Contact: Derek Karchner or Gabe Neville, 202 225-2411

For Immediate Release                  

August 17, 2005

Congressmen commend planned release of Moroccan POWs

Washington-Congressmen Joe Pitts (R, PA-16) and Donald Payne (D, NJ-10) today commended the Sahrawi Arab Democratic Republic, Western Sahara's government-in-exile, upon hearing of its plan to release the remaining Moroccan prisoners of war tomorrow morning.  Congressman Pitts has visited the Sahrawi refugee camps several times and has been involved with the issue since coming to Congress in 1997.

"I would like to commend the Sahrawis on taking this crucial step in moving closer to a referendum on the future of Western Sahara," said Congressman Pitts, who visited these POWs in the past.  "By releasing these prisoners, the Sahrawis have taken away one more excuse Morocco has used to block a free, fair, and transparent referendum on the future of Western Sahara."

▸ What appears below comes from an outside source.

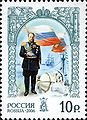 Stamp Russia 2006 10r Alexander III 1111.jpg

Congressman Payne, ranking member of the Africa Subcommittee added, "This is certainly a step forward and it is my hope that the release of Moroccan POW's by the Polisario will soon lead to the long-delayed referendum for the Sahrawi people." 

Congressman Pitts continued, "The King now has a historic opportunity to prove that his nation is willing to settle this dispute, proof his government has been unwilling to offer.  Morocco should immediately release or account for the 150 Sahrawi POWs and the more than 1,700 Sahrawi civilians who have disappeared since the Kingdom's illegal occupation of Western Sahara began.  The international community, led by the United States, should use this opportunity to help settle the world's last colonial dispute. 

"The Sahrawis, just like everyone else, have a right to self-determination.  That right has been robbed by colonial powers- first Spain and now Morocco.  All they want is to vote.  They have sacrificed a great deal because we promised it to them.  They are a peaceful, democratic people.  This is our chance to honor their commitment to peace and democracy.  We much follow-through on the promises we've made to these suffering people.  There's no excuse for inaction," said Congressman Pitts.

Western Sahara was a Spanish colony until Spain withdrew in 1975.  Sahrawi hopes for independence were dashed when Morocco promptly invaded, an action ruled illegal by the UN's International Court of Justice in 1975.  A 1991 UN-brokered cease-fire agreement promised a referendum for national self-determination, but Morocco has spent the succeeding fourteen years doing everything in its power to maintain control over the land and prevent the referendum from actually taking place. 

The Sahrawis have established a constitution and democratic elections.  Theirs is a moderate Arab society governed by elected leaders in which all people, including women, have equal rights.  The Sahrawi Arab Democratic Republic (a government-in-exile) is recognized by the Organization of African Unity and by more than 75 individual nations as the legitimate government of Western Sahara.